___ GIVEN DATA

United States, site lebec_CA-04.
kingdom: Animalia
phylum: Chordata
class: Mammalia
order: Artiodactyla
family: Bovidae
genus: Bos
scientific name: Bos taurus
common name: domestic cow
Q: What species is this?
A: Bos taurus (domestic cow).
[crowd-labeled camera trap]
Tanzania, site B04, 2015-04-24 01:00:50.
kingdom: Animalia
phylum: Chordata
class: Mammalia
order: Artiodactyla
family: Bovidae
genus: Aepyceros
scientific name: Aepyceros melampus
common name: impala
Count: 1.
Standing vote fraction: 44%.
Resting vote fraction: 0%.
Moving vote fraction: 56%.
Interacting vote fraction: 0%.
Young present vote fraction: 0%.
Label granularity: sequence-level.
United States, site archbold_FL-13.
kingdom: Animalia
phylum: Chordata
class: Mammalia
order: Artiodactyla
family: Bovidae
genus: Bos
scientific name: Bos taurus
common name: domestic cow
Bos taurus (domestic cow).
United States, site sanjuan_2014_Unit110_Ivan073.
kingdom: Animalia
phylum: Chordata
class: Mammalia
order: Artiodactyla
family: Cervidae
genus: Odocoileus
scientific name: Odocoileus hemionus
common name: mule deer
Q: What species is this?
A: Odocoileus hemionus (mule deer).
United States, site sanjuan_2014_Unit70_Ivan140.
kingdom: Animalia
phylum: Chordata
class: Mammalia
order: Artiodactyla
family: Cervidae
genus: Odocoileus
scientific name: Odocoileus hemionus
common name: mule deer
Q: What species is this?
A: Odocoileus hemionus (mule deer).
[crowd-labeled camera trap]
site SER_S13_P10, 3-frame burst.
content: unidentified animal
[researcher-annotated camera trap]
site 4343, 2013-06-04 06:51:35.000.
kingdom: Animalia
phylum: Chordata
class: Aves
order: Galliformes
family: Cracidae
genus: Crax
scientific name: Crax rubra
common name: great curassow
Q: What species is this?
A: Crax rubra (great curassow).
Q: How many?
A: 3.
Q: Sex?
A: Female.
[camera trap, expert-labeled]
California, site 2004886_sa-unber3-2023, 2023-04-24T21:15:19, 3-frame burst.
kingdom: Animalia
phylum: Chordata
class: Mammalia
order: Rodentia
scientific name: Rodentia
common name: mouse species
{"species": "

______

- _WHAT TO DO_
Write each line of the data above out again without altering a word.

- _WRITTEN RESPONSE_
United States, site lebec_CA-04.
kingdom: Animalia
phylum: Chordata
class: Mammalia
order: Artiodactyla
family: Bovidae
genus: Bos
scientific name: Bos taurus
common name: domestic cow
Q: What species is this?
A: Bos taurus (domestic cow).
[crowd-labeled camera trap]
Tanzania, site B04, 2015-04-24 01:00:50.
kingdom: Animalia
phylum: Chordata
class: Mammalia
order: Artiodactyla
family: Bovidae
genus: Aepyceros
scientific name: Aepyceros melampus
common name: impala
Count: 1.
Standing vote fraction: 44%.
Resting vote fraction: 0%.
Moving vote fraction: 56%.
Interacting vote fraction: 0%.
Young present vote fraction: 0%.
Label granularity: sequence-level.
United States, site archbold_FL-13.
kingdom: Animalia
phylum: Chordata
class: Mammalia
order: Artiodactyla
family: Bovidae
genus: Bos
scientific name: Bos taurus
common name: domestic cow
Bos taurus (domestic cow).
United States, site sanjuan_2014_Unit110_Ivan073.
kingdom: Animalia
phylum: Chordata
class: Mammalia
order: Artiodactyla
family: Cervidae
genus: Odocoileus
scientific name: Odocoileus hemionus
common name: mule deer
Q: What species is this?
A: Odocoileus hemionus (mule deer).
United States, site sanjuan_2014_Unit70_Ivan140.
kingdom: Animalia
phylum: Chordata
class: Mammalia
order: Artiodactyla
family: Cervidae
genus: Odocoileus
scientific name: Odocoileus hemionus
common name: mule deer
Q: What species is this?
A: Odocoileus hemionus (mule deer).
[crowd-labeled camera trap]
site SER_S13_P10, 3-frame burst.
content: unidentified animal
[researcher-annotated camera trap]
site 4343, 2013-06-04 06:51:35.000.
kingdom: Animalia
phylum: Chordata
class: Aves
order: Galliformes
family: Cracidae
genus: Crax
scientific name: Crax rubra
common name: great curassow
Q: What species is this?
A: Crax rubra (great curassow).
Q: How many?
A: 3.
Q: Sex?
A: Female.
[camera trap, expert-labeled]
California, site 2004886_sa-unber3-2023, 2023-04-24T21:15:19, 3-frame burst.
kingdom: Animalia
phylum: Chordata
class: Mammalia
order: Rodentia
scientific name: Rodentia
common name: mouse species
{"species": "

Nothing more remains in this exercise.